BEGIN DATA FOR ANALYSIS

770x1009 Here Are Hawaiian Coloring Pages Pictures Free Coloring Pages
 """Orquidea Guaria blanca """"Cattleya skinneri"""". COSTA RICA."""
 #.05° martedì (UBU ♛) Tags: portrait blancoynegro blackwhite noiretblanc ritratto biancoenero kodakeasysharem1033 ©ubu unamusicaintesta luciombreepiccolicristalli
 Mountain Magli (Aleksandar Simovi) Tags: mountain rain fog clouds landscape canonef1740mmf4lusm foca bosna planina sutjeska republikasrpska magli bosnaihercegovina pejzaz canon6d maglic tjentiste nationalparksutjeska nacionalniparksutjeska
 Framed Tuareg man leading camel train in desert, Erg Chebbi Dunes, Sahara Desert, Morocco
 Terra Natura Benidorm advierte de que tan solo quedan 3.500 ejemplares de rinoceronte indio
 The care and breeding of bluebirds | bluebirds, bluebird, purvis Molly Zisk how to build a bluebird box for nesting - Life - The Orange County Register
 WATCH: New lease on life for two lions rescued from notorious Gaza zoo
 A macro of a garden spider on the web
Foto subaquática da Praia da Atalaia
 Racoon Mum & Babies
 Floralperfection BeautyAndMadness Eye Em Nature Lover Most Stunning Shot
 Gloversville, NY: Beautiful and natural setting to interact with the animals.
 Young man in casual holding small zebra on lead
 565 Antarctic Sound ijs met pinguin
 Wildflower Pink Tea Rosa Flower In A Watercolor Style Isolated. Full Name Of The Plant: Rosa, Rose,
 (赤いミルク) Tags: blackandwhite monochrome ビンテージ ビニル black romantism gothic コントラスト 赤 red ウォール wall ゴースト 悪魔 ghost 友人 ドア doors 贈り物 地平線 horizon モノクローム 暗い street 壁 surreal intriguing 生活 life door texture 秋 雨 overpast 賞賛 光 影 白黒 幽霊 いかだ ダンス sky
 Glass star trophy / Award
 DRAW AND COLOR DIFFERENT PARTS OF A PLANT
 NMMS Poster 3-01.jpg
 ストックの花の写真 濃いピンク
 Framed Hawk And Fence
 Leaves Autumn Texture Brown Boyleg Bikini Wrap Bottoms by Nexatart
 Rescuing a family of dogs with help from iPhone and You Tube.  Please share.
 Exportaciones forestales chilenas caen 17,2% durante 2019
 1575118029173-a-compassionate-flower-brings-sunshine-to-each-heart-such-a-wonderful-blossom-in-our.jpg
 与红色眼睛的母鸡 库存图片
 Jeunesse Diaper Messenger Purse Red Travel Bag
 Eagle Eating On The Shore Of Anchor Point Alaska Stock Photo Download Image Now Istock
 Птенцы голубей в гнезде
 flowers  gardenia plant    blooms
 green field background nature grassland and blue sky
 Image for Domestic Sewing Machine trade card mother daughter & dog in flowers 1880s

END DATA FOR ANALYSIS

WHAT YOU ARE ASKED TO DO:
State how many lines of the records hold the string "from", and nothing else.

TASK RESPONSE:
2